╭─ TEXTO A LER
Era uma biografia autorizada que permitia perceber como é que se cria um mito e como é que os traços desse mito acabam por ser matéria de trabalho. Tudo indica que os mitos são feitos de informação, são feitos da mentira. Marlene Dietrich era o resultado da imagem que ela tinha criado de si própria e da alimentação dessa imagem até à exponenciação total. Isso interessava-me imenso, não só porque tem muito que ver com o teatro, como com a minha obsessão com a imagem das coisas, incluindo a de mim próprio.

 

É uma construção que não encontra limites?

Ela tem limites claros. Eu vi-a. Era uma pessoa de muita idade e vestia a sua célebre cinta, a que ela chamava medieval, aquele corpete que a mantinha numa linha fabulosa, e tudo aquilo era construído como se fosse uma evanescência. Com casaco de arminho, passava como uma pluma... E isso era tudo construído. Estava vestida, maquilhada e encenada para que em palco tudo resultasse assim.

 

O que então procurava era o contrário da encenação minuciosa. Procurava a verdade na representação.

Ah, continuo à procura. Uma verdade.

 

Mas o que é isso? O que é que lhe interessa na construção de um personagem, de uma pessoa?

Todos procuramos o máximo de excitação, com o máximo de verosimilhança e honestidade. Há 30 e tal anos, eu achava que não era honesto vendermos a imagem de nós próprios rigorosamente construída por fora. Achava que só o que de dentro para fora gerava imagem é que era autorizado.

 

Estava a ouvi-lo e a pensar em dois autores: Oscar Wilde e Sarah Kane. Nunca o imaginaria a encenar Sarah Kane, e imagino-o a encenar seja o que for de Oscar Wilde.

Sabe que o Manoel de Oliveira vai fazer “O Retrato de Dorian Gray”? É muito curioso que o Manoel se interesse por esse tema.

 

É o tema da beleza e da imortalidade. O Oscar Wilde exerce fascínio sobre si?
╰─
╭─ DADOS FORNECIDOS
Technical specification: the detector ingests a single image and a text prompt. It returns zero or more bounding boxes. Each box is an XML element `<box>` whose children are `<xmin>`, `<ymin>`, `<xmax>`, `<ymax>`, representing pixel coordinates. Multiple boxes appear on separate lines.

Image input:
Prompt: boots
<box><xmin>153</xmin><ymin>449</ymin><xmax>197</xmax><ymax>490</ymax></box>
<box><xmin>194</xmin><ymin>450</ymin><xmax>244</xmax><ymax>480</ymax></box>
╰─
╭─ DADOS FORNECIDOS
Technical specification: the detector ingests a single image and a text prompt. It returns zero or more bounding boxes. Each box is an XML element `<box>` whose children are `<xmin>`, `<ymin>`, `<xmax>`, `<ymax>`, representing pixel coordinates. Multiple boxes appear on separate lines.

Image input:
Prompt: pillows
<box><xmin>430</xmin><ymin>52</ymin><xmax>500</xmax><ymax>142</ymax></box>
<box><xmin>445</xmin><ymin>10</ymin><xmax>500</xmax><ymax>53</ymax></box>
╰─
╭─ DADOS FORNECIDOS
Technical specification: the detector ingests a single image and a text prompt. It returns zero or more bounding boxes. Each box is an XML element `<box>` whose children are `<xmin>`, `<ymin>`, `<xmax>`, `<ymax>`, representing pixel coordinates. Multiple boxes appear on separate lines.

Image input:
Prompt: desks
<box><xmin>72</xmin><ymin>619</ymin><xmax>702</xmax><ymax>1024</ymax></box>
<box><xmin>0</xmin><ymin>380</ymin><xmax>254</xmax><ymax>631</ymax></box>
╰─
Pode prosseguir com a entrevista sobre teatro e a construção da imagem, a partir do ponto em que termina? A listagem é material à parte, independente da entrevista.

Os ensaios são fantásticos. O teatro acho fabuloso, também. É uma espécie de vaudeville de luxo, tem que ser feita com uma delicadeza e uma elegância fora de série. Tenho em relação a Oscar Wilde uma sensação que tenho em relação a muita coisa: o teatro é sempre uma arte menor, até na cabeça de quem o escreve. [Os autores] guardam o que é mais interessante para escrever em ensaio, em romance. Ionesco, evidentemente, é uma excepção, mas é um dramaturgo.

 

Mas isso porquê? Porque é do domínio da terra?

As pessoas apostam menos na ruptura quando escrevem teatro. Não é a atitude do Beckett, mas acontece com muitos autores. Acho mais interessante o Saramago como romancista do que como dramaturgo.

 

Quando o texto não é, à partida, susceptível de ser transformado numa peça teatral, tudo fica no plano das ideias e a ruptura é mais fácil. Quando se imagina uma dimensão terrena, um corpo que diz e interpreta, há uma convenção social que impossibilita que aquilo seja transposto para outro plano. Percebe o que quero dizer?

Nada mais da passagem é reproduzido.